UI GreenCityMetric merupakan pemeringkatan bagi kabupaten/kota di Indonesia dalam bidang keberlanjutan (sustainability). Tujuannya mengajak pemerintah daerah melakukan transformasi menuju kabupaten/kota berkelanjutan.
Kabupaten Trenggalek di tahun 2024 ini, untuk pertama kalinya ikut berpartisipasi dalam program yang diluncurkan sejak 2022 lalu. Sebagai peserta baru, Kabupaten Trenggalek berhasil menduduki peringkat 12 dari 64 kabupaten/kota.
Untuk itu, UI GreenCityMetric memberikan penghargaan kepada Kabupaten Trenggalek sebagai peserta baru terbaik dalam pemeringkatan tersebut, Kamis (8/8/2024).
Pemeringkatan UI GreenCityMetric sendiri berdasarkan 6 kategori penilaian yaitu penataan ruang dan infrastruktur, energi dan perubahban iklim, tata kelola sampah dan limbah, tata kelola air, akses dan mobilitas, serta tata pamong (governance).
Bupati Trenggalek Mochamad Nur Arifin usai menerima penghargaan tersebut di Balai Sidang Universitas Indonesia (UI) mengatakan bahwa setiap daerah memiliki tantangannya sendiri.
“Kabupaten itu selalu trade off-nya, kita mementingkan ekologi atau ekonomi, cari kerja saja susah kok suruh menanam tanaman terus nanti hasilnya apa, begitu kira-kira, tapi memang ini yang harus kita cari terobosan termasuk juga pentahelix dengan seluruh sivitas akademika,” ucapnya.
Menurut Mas Ipin, kabupaten dengan kemampuan fiskal mandiri rata-rata didorong oleh keberadaan industri, jasa perdagangan maupun ekonomi yang lebih ekstraktif.
Sementara kabupaten seperti Trenggalek dengan 70 persen kawasan hutan, harus mampu memanfaatkan peluang fiskal yang lain. Salah satunya adalah dengan pengelolaan lingkungan yang baik.
Salah satu upaya yang dilakukan Pemkab Trenggalek adalah menggelar Adipura Desa, di mana desa yang mau melestarikan lingkungan hidup, menjaga sumber mata air maupun kualitas udara akan mendapat transfer anggaran fiskal.
“Harapan kita ke depan, juga ada offsetting, jadi mandatory carbon marketnya tidak hanya berlaku kepada institusi perusahaan saja,” ungkap Mas Ipin.
“Perusahaan di satu wilayah perkotaan mungkin harus dikoordinir melakukan offsetting kepada kabupaten-kabupaten yang memang jadi paru-paru, yang punya hutan luas, yang ekosistem pesisir dan bawah lautnya terjaga,” sambungnya.

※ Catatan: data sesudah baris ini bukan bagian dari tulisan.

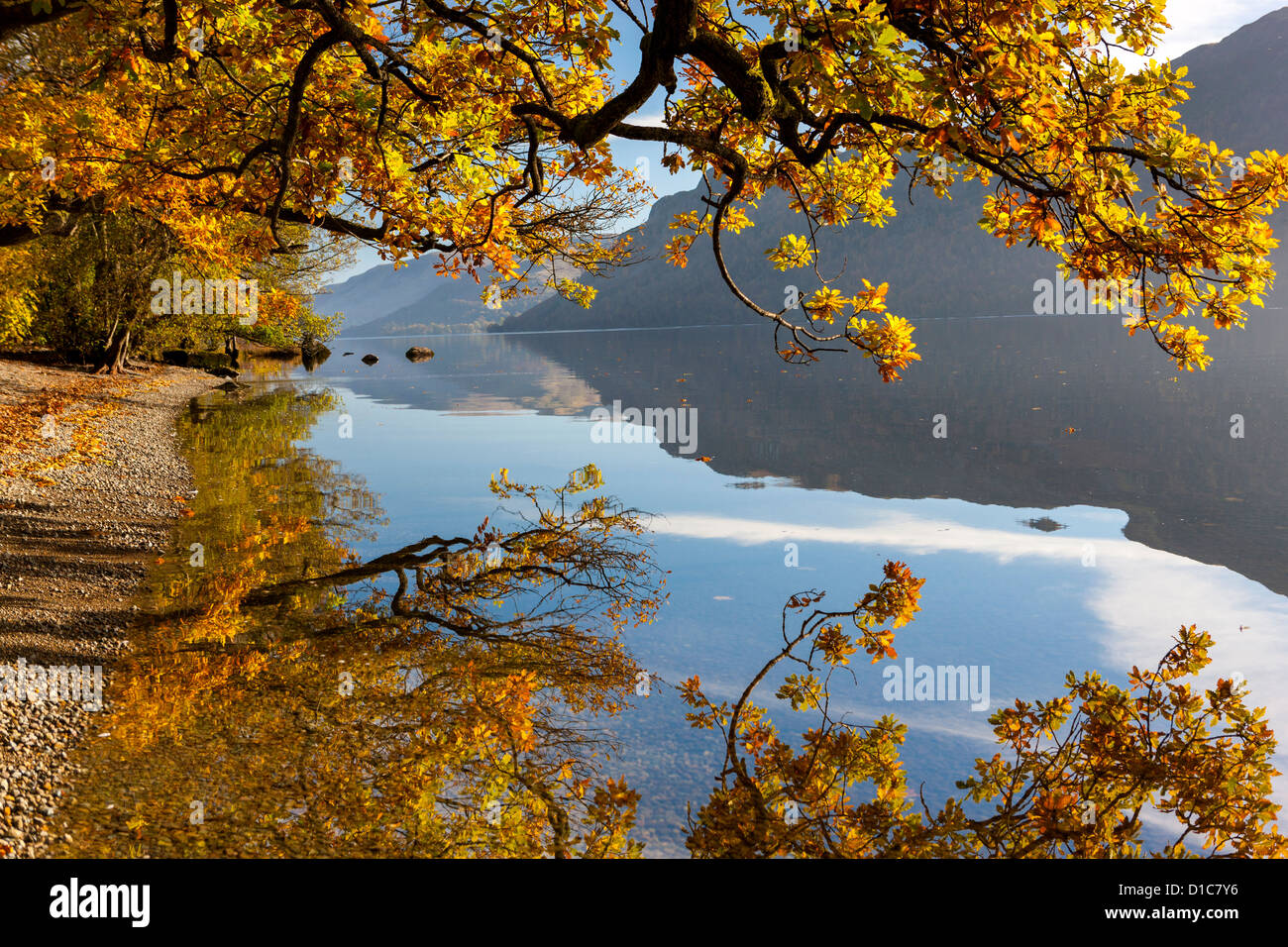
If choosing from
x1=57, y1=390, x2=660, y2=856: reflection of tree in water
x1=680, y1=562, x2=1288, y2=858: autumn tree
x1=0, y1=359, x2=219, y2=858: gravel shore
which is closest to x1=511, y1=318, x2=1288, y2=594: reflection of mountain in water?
x1=680, y1=562, x2=1288, y2=858: autumn tree

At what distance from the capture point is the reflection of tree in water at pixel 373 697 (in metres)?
4.96

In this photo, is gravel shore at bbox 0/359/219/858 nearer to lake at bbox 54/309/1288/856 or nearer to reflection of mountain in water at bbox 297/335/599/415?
lake at bbox 54/309/1288/856

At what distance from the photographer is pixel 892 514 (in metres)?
13.0

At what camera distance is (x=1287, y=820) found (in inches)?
197

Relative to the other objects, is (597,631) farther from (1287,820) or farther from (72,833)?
(1287,820)

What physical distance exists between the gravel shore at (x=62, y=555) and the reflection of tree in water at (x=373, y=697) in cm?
32

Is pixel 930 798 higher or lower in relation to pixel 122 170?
lower

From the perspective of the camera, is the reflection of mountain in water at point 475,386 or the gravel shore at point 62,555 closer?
the gravel shore at point 62,555

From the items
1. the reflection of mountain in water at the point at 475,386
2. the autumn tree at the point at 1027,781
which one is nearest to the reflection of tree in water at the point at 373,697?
the autumn tree at the point at 1027,781

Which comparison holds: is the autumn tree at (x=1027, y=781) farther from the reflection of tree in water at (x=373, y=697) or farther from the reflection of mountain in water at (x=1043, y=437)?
the reflection of mountain in water at (x=1043, y=437)
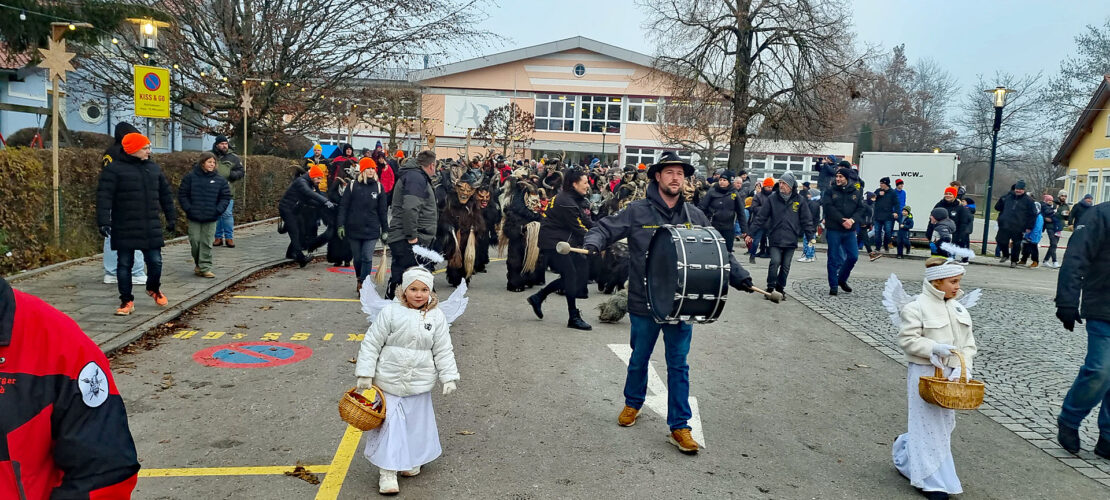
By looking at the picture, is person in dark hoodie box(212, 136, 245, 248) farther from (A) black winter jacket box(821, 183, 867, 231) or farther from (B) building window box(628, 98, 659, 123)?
(B) building window box(628, 98, 659, 123)

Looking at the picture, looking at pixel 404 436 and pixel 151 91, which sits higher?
pixel 151 91

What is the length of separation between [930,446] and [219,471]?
421cm

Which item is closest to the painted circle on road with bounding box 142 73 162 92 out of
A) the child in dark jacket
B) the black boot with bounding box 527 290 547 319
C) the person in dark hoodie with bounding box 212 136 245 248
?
the person in dark hoodie with bounding box 212 136 245 248

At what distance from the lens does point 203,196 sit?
37.4ft

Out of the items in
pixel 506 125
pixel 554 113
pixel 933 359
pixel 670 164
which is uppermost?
pixel 554 113

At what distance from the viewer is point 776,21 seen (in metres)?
29.6

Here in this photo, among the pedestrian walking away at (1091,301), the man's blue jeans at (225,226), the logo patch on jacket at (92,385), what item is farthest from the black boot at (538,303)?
the logo patch on jacket at (92,385)

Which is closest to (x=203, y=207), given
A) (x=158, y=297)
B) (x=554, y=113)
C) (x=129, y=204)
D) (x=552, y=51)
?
(x=158, y=297)

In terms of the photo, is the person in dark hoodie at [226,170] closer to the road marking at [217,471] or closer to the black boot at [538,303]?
the black boot at [538,303]

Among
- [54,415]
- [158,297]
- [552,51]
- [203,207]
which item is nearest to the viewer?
[54,415]

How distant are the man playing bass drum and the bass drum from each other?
0.29 meters

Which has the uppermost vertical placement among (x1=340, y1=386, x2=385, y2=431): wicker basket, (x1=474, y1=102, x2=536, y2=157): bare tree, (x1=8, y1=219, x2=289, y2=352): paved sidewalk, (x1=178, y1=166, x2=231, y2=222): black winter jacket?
(x1=474, y1=102, x2=536, y2=157): bare tree

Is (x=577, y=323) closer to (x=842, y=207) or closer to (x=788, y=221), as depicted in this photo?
(x=788, y=221)

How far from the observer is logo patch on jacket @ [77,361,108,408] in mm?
2207
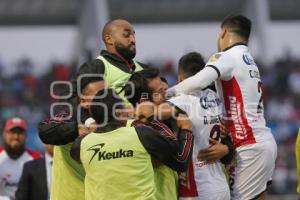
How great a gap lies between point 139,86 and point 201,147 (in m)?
0.85

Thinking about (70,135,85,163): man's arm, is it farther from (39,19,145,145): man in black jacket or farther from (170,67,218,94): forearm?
(170,67,218,94): forearm

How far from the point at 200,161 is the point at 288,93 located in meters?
18.7

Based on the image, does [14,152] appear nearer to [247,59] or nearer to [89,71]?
[89,71]

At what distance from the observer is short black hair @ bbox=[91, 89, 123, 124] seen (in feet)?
23.7

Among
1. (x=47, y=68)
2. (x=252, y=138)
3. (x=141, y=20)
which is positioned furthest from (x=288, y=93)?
(x=252, y=138)

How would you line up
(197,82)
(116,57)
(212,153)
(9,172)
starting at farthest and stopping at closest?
(9,172)
(116,57)
(212,153)
(197,82)

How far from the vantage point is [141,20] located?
88.3ft

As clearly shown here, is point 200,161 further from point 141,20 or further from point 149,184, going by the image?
point 141,20

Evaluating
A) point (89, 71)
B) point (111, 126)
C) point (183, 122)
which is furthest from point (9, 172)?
point (111, 126)

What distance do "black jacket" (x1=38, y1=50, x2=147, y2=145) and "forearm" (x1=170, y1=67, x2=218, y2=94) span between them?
0.57 m

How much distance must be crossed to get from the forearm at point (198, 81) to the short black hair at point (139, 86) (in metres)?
0.28

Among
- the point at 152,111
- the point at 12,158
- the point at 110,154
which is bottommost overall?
the point at 12,158

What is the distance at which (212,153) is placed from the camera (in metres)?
8.13

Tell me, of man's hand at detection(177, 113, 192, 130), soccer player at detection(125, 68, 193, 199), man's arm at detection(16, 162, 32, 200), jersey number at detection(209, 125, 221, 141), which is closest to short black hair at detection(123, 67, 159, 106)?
soccer player at detection(125, 68, 193, 199)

Diungkapkan oleh Mas Bupati Ipin bahwa dari pencitraan satelit, emisi karbon yang dikeluarkan masyarakat sekitar 3 juta ton equivalent carbon per tahun.
Sedangkan kapasitas serapan di Trenggalek ada di angka 27 juta ton equivalent carbon per tahun. Sehingga menurutnya, di Trenggalek sudah Net Sink Carbon sebesar 24 juta ton.
“Harapan saya sebagai wong cilik dari deso, hanya berharap besok masyarakat Indonesia itu juga dimuliakan dengan cara mereka yang melakukan preservasi lingkungan itu harusnya mendapatkan insentif yang lebih,” tutur Mas Ipin.
“Apalagi sekarang dunia mulai melek terkait dengan offsetting, trade, carbon dan segala macam, harusnya itu menjadi pilihan fiskal yang lain, jadi tidak harus ekonominya ekstraktif tetapi regeneratif,” lanjutnya.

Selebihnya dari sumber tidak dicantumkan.